Greece’s psychoses have undeniably played the biggest part in keeping the country a briar patch for investors. But Greece’s “reluctant rescuers”, as Papaconstantinou calls the Eurozone’s leaders, played their part, too. France’s president, Nicholas Sarkozy, set a positive initial tone in March 2010, saying, “If Greece needs our help, we will be there.” But Germany wasn’t going to allow France to run the Eurozone.
“The lesson we learned to our cost,” says Papaconstantinou, “was that nothing mattered much until Berlin made up its mind; and until it convinced everyone else to follow suit – on its terms.” German hegemony meant that the silver bullet of federal bonds was off the table. Greece’s first bailout was conceived as a series of bilateral loans with other Eurozone members. It meant that when a permanent rescue fund for distressed Eurozone governments was finally agreed to in late 2010, it drew the line at protecting private bondholders. This re-triggered market runs on not only Greek but also Irish and Portuguese bonds, eventually forcing those countries off the market and into bailout loans.

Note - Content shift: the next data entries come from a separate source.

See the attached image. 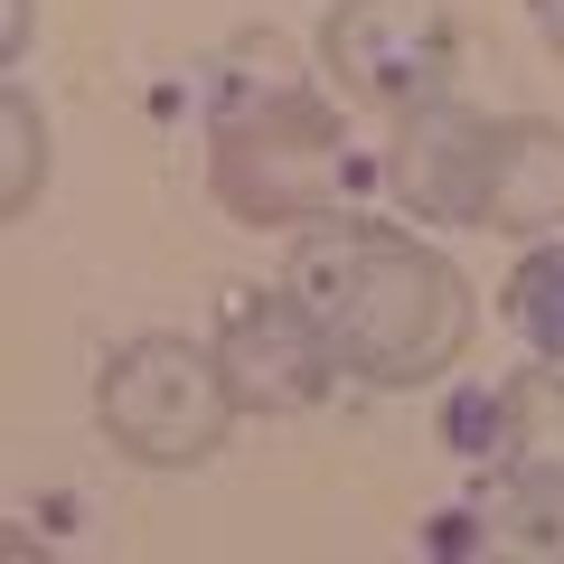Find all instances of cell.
Returning <instances> with one entry per match:
<instances>
[{"label":"cell","instance_id":"obj_1","mask_svg":"<svg viewBox=\"0 0 564 564\" xmlns=\"http://www.w3.org/2000/svg\"><path fill=\"white\" fill-rule=\"evenodd\" d=\"M282 292L321 321L339 377L367 386H433L470 348V282L433 245L367 217H321L282 263Z\"/></svg>","mask_w":564,"mask_h":564},{"label":"cell","instance_id":"obj_2","mask_svg":"<svg viewBox=\"0 0 564 564\" xmlns=\"http://www.w3.org/2000/svg\"><path fill=\"white\" fill-rule=\"evenodd\" d=\"M367 161L348 151L339 104L292 76V47L263 39V76H217L207 122V188L245 226H321L358 198Z\"/></svg>","mask_w":564,"mask_h":564},{"label":"cell","instance_id":"obj_3","mask_svg":"<svg viewBox=\"0 0 564 564\" xmlns=\"http://www.w3.org/2000/svg\"><path fill=\"white\" fill-rule=\"evenodd\" d=\"M236 386H226L217 348H188L170 339V329H141V339H122L113 358H104L95 377V423L104 443L122 452V462L141 470H198L226 452V433H236Z\"/></svg>","mask_w":564,"mask_h":564},{"label":"cell","instance_id":"obj_4","mask_svg":"<svg viewBox=\"0 0 564 564\" xmlns=\"http://www.w3.org/2000/svg\"><path fill=\"white\" fill-rule=\"evenodd\" d=\"M321 57L348 95L386 104V113L443 104L462 76V39H452L443 0H339L321 29Z\"/></svg>","mask_w":564,"mask_h":564},{"label":"cell","instance_id":"obj_5","mask_svg":"<svg viewBox=\"0 0 564 564\" xmlns=\"http://www.w3.org/2000/svg\"><path fill=\"white\" fill-rule=\"evenodd\" d=\"M217 367L245 414H311L329 395V377H339L321 321L292 292H236L217 321Z\"/></svg>","mask_w":564,"mask_h":564},{"label":"cell","instance_id":"obj_6","mask_svg":"<svg viewBox=\"0 0 564 564\" xmlns=\"http://www.w3.org/2000/svg\"><path fill=\"white\" fill-rule=\"evenodd\" d=\"M489 141H499V122L470 113V104H414V113H395V151H386V180H395V198L414 207L423 226H480L489 207Z\"/></svg>","mask_w":564,"mask_h":564},{"label":"cell","instance_id":"obj_7","mask_svg":"<svg viewBox=\"0 0 564 564\" xmlns=\"http://www.w3.org/2000/svg\"><path fill=\"white\" fill-rule=\"evenodd\" d=\"M480 226H499V236H545V226H564V122H536V113L499 122Z\"/></svg>","mask_w":564,"mask_h":564},{"label":"cell","instance_id":"obj_8","mask_svg":"<svg viewBox=\"0 0 564 564\" xmlns=\"http://www.w3.org/2000/svg\"><path fill=\"white\" fill-rule=\"evenodd\" d=\"M489 470L564 489V377H555V358L499 386V423H489Z\"/></svg>","mask_w":564,"mask_h":564},{"label":"cell","instance_id":"obj_9","mask_svg":"<svg viewBox=\"0 0 564 564\" xmlns=\"http://www.w3.org/2000/svg\"><path fill=\"white\" fill-rule=\"evenodd\" d=\"M470 527L480 536L470 545H489V555H564V489H545V480H489V499L470 508Z\"/></svg>","mask_w":564,"mask_h":564},{"label":"cell","instance_id":"obj_10","mask_svg":"<svg viewBox=\"0 0 564 564\" xmlns=\"http://www.w3.org/2000/svg\"><path fill=\"white\" fill-rule=\"evenodd\" d=\"M508 321H518V339L536 348V358L564 367V245H536V254L508 273Z\"/></svg>","mask_w":564,"mask_h":564},{"label":"cell","instance_id":"obj_11","mask_svg":"<svg viewBox=\"0 0 564 564\" xmlns=\"http://www.w3.org/2000/svg\"><path fill=\"white\" fill-rule=\"evenodd\" d=\"M0 132H10V180H0V217H29L47 188V122L39 104H29V85H10L0 95Z\"/></svg>","mask_w":564,"mask_h":564},{"label":"cell","instance_id":"obj_12","mask_svg":"<svg viewBox=\"0 0 564 564\" xmlns=\"http://www.w3.org/2000/svg\"><path fill=\"white\" fill-rule=\"evenodd\" d=\"M0 57L10 66L29 57V0H0Z\"/></svg>","mask_w":564,"mask_h":564},{"label":"cell","instance_id":"obj_13","mask_svg":"<svg viewBox=\"0 0 564 564\" xmlns=\"http://www.w3.org/2000/svg\"><path fill=\"white\" fill-rule=\"evenodd\" d=\"M527 20H536L545 47H564V0H527Z\"/></svg>","mask_w":564,"mask_h":564}]
</instances>
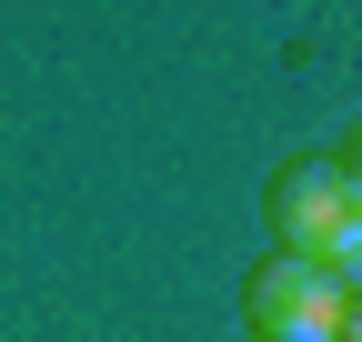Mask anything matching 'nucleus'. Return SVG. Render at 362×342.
<instances>
[{"label": "nucleus", "instance_id": "1", "mask_svg": "<svg viewBox=\"0 0 362 342\" xmlns=\"http://www.w3.org/2000/svg\"><path fill=\"white\" fill-rule=\"evenodd\" d=\"M272 232H282L292 262L352 282V272H362V171H352L342 151L292 161L282 182H272Z\"/></svg>", "mask_w": 362, "mask_h": 342}, {"label": "nucleus", "instance_id": "2", "mask_svg": "<svg viewBox=\"0 0 362 342\" xmlns=\"http://www.w3.org/2000/svg\"><path fill=\"white\" fill-rule=\"evenodd\" d=\"M252 342L262 332H312V342H352V282H332V272H312V262H292V252H272V262L252 272Z\"/></svg>", "mask_w": 362, "mask_h": 342}]
</instances>
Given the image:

The folly of this policy was demonstrated in 2012, when private holders of Greek debt were forced to accept losses of more than 50 percent on €100bn in bonds. Unfortunately, most of that debt was owned by Greek banks, Greek pension funds and Greek universities – not the rash hedge fund speculators and investment bankers Merkel was trying to hold accountable. The write-down crippled them, forcing the Greek government to borrow more to bail them out and adding to an already unsustainable debt. Finally, Germany’s power of veto on the rest of the Eurozone has meant that debt rescheduling for Greece remains off the table even now, despite repeated promises to the contrary.
Game Over exposes Greek politicians’ hubris in believing they could use a national crisis for political gain; but it also lays bare a Eurozone driven by markets and a northern bloc of competitive economies making sure they lost none of their advantage to the south.